Sistem ini merupakan sebuah alat untuk memudahkan proses budidaya ikan lele yang meliputi kontrol suhu, ph, kekeruhan, dan pemberian makan otomatis pada rentan waktu tertentu. Alat ini akan melakukan kontrol dan monitoring dengan memanfaatkan aplikasi telegram. Ketika ph dan kekeruhan air tidak sesuai dengan standar ikan lele masamo, maka sensor mengirim perintah ke relay untuk menghidupkan pompa air dc. Ketika suhu air kurang dari batas normal, sensor LM35 akan mengirimkan perintah ke relay untuk menghidupkan heater. Ketika musim panen atau pembibitan, pembudidaya juga dapat menguras maupun menambah volume air dengan memanfaatkan pompa air dan sensor water level sebagai batas maksimum serta minimum air.  Selain itu, pembudidaya juga dapat memberi makan secara otomatis dengan memanfaatkan motor servo untuk membuka tutup pakan dan RTC sebagai timer. Data yang telah dikontrol akan dikirim ke telegram setiap tiga jam sekali sehingga pembudidaya dapat mengetahui keadaan dan mengkontrol kolam ikan lele dari jauh.
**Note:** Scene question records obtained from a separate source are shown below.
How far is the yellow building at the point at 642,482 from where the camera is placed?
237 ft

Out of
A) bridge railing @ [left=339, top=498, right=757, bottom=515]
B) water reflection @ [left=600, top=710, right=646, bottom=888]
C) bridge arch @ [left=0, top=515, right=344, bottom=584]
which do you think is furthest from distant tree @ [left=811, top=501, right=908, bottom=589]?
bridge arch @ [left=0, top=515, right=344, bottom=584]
Aplikasi telegram tidak hanya memberikan sebuah informasi saja, namun juga dapat memberikan perintah sebagai kontrol pada alat yang berada di sekitar kolam jika kontrol otomatis tiba-tiba tidak dapat beroperasi atau pembudidaya ingin memberikan perintah diluar rentan waktu yang telah diatur.
Dalam merancang sistem ini, membutuhkan mikrokontroler, sensor suhu LM35, sensor ph, sensor turbidity untuk kekeruhan air, sensor water level, pompa air untuk menguras maupun mengisi air, motor servo untuk membuka tutup pakan, RTC sebagai timer dan aplikasi telegram. Dengan dibuatnya Sistem Monitoring dan Telekontrol Budidaya Ikan Lele Berbasis Telegram diharapkan dapat membantu pembudidaya merawat ikan lele masamo sehingga menghasilkan ikan yang baik untuk dijual secara jarak jauh.

Kata Kunci : Ikan Lele Masamo, Mikrokontroler, Monitoring, Sensor, Telegram, Telekontrol.
Riwayat Judul : Rekomendasi dari Ibu Putri Elfa Masudia, ST,. M.Cs.